Intelligence and the size of a person’s vocabulary have long been considered analogous, however perhaps a large vocabulary merely indicates a capability or potential for sophisticated thought, rather than a direct indication of this.

There are plenty of caveats with this type of analysis, and some of the reasons why these results might not be an accurate representation of a Member’s true vocabulary are as follows:

  • They could be intentionally staying “on message”
  • They could be keeping their language simple to be more readily understood
  • They might not want to appear pretentious
  • English is a second language
  • “Facts can be used to prove anything…”
  • etc

There is something to be said for keeping language simple and easy to understand: this study from 2005 (with a great title) presents some interesting results about the impact of unnecessary language complexity on fluency: Consequences of Erudite Vernacular Utilized Irrespective of Necessity: Problems with Using Long Words Needlessly

The transcripts used in this project are from both the House of Representatives and Senate, from the 7th of February 2017 to the 17th of August 2017. There are 75 different transcripts, 227 Members which translated into 15.3 million words in the database. To extract only words from the transcripts, all URLs, numbers and punctuation have been removed. Word “uniqueness” is determined after a lowercase transformation, i.e. a reference to “Cash” (as in Michaelia) would be considered a match with “cash” (as in $).

It is also worth noting that verb conjugation is essentially ignored. I.e. “runs”, “running” and “ran” would be considered as 3 unique words, when in a practical sense they are the same verb.

Regardless of these potential factors, the results are interesting and presented here as is.

The total overall word count by Member gives us this:

Note that Brandis doesn’t necessarily have the biggest vocabulary, he has only spoken the most words in Parliament during this period.

Uniqueness by total words spoken

Using 100,000 spoken words as the threshold for inclusion, out of the 227 Members there are 42 from both the House of Representatives and Senate who have reached this number. If we graph the progression of the total unique word count by the total word count, we get a relatively even distribution (colours are random).

Party Colours

If we chart these same 42 Members on a bar graph using their Party colour as the bar colour a few things become apparent:

  • Interestingly, at the 100K mark Malcom Roberts has the most unique words, just in front of Scott Ludlam
  • The Greens are over-represented at the top – 40% of the top 5 places
  • The Labor Party mean appears to be above average
  • The bottom of the table is relatively heavy with Liberal Party conservatives

(Notes on the colours: all parties are their official colour apart from Australian Conservatives who are pink (sorry Bernadi), Independents who are grey and Nationals who are black, as green and yellow are both already taken)

Party by Party

Looking at the mean for each party we get the following. Note that the mean is calculated word by word and each Member’s total word count is different. When one Member is no longer part of the calculation, the overall mean can jump a little (as seen in the Liberal Party and Greens graphs).

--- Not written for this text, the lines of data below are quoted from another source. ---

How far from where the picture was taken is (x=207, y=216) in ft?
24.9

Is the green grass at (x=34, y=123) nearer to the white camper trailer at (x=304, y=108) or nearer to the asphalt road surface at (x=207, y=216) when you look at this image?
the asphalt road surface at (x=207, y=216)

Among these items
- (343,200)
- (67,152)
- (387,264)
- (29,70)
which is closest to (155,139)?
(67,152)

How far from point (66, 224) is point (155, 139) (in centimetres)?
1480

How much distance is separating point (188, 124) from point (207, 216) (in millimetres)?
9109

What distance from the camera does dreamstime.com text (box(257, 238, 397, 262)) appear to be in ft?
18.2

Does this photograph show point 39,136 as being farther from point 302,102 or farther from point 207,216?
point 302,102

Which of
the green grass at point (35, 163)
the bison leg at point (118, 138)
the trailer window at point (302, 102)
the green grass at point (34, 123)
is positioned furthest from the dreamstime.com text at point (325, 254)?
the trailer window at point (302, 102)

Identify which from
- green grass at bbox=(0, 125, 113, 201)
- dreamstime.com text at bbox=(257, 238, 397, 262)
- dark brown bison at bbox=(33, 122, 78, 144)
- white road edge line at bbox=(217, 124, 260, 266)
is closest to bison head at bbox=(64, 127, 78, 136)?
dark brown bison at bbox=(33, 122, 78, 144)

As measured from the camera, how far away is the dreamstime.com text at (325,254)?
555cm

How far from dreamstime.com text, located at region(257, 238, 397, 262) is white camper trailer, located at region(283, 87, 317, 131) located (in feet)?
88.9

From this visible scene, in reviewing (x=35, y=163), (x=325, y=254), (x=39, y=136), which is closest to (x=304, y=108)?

The grey bar represents the mean for the 42 Members who reached 100,000 words. The grey area around the bar is one standard deviation from the mean.

Head to head by Portfolio

Looking at Members individually gives some interesting results. Some of these Members haven’t reached the 100k mark yet however the trajectory is relatively obvious. The following graphs pit the Minister and Shadow Minister against each other for a few of the different portfolios and positions. Until I can explore the difference between speeches and answers, the impact of speechwriters on these results is unknown.


The Cabinet

Looking at a graph of the complete Members of Cabinet the results are a little concerning. Most are below the Mean and a good proportion are also below one standard deviation.

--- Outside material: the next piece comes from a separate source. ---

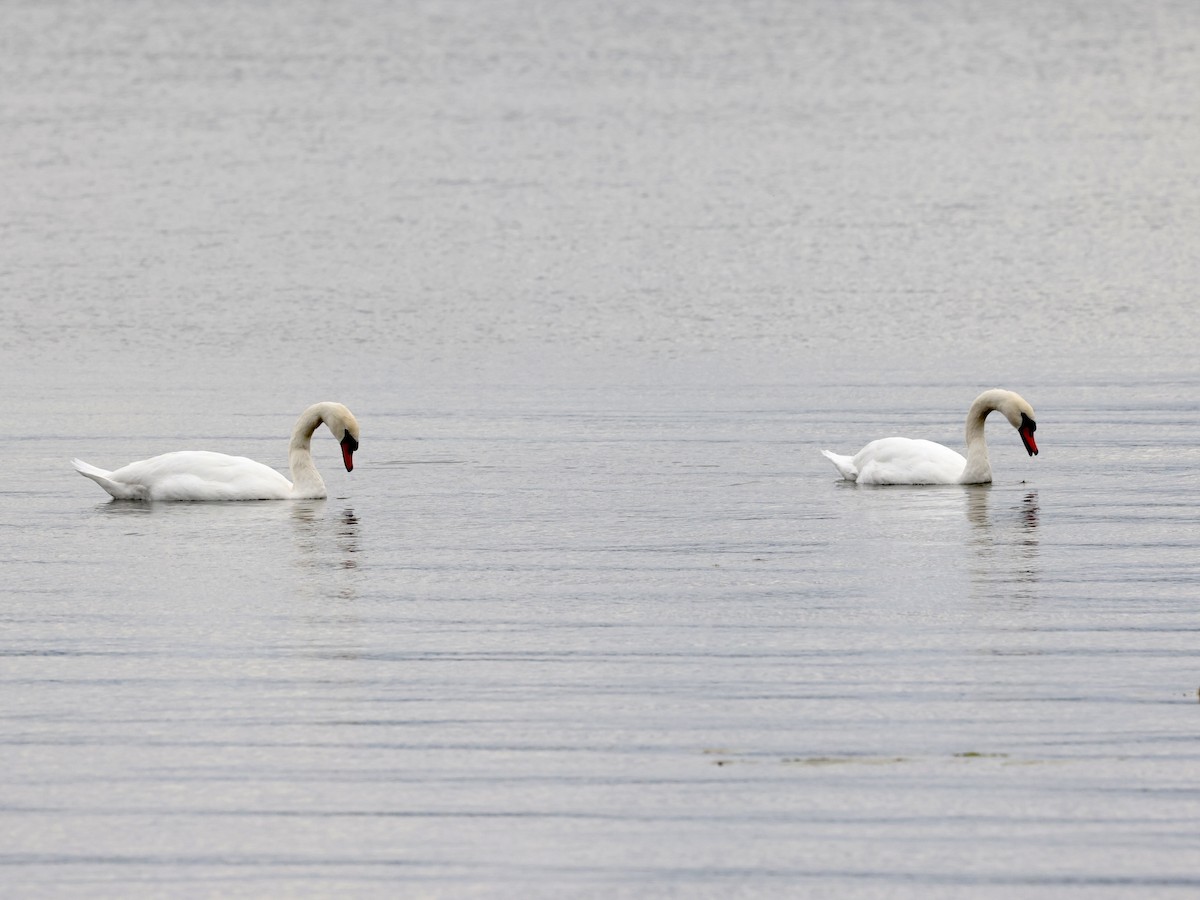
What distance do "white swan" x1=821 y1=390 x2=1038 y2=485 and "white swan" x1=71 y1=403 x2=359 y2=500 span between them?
400cm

The mean of all Cabinet Members is below, and it is sitting almost at one standard deviation below the overall mean.

Up Next

There are a few other dimensions that I plan to explore in the coming weeks:

Speech context

The data is ready to segment by Speeches, Questions and Answers, and I believe that we might find some interesting differences between prepared speeches and answers that could indicate a good/bad speech writer.

Overall uniqueness

At the moment uniqueness is being judged member by member. Exploring who has the most unique words across all members (and what these are) could also be interesting.

Self reference

Could some analysis showing who refers to themselves the most (“I”, “me”, “myself”, “my”, etc) show us who is the most self-important?

Historical comparison

This data has only been for 2017. How would previous governments or cabinets compare with today?

UK Parliament

Are UK Hansard archives available in XML format?


This is a personal side-project unrelated to my work or employer. The accuracy of the results is not guaranteed and I could have made some fundamental errors in the code. If you have any questions, concerns, suggestions or requests please leave me a comment below.

More information about the technical process is available in this post: Hansard analysis – technical overview.

Men at Work / Kookaburra – new composition

[Edit: (6th May) This case is currently under appeal, so my understanding is that no precedents have been set yet. Also it has been pointed out to me that there are other issues to consider such as qualitative test for copyright and contrary sweat of brow. Any other legal opinions are welcome.]

On the 4th of February 2010, the Federal Court of Australia ruled that the Australian Band Men at Work reproduced 2 bars of an iconic Australian round “Kookaburra sits in the old gumtree” in their hit song “Down Under”. (link to ruling)

“Kookaburra” was written in 1932 by Marion Sinclair as an entry into a competition to produce an authentic Australian folk song. It has been a campfire favourite for generations since and is sung as a “traditional” song all around the world.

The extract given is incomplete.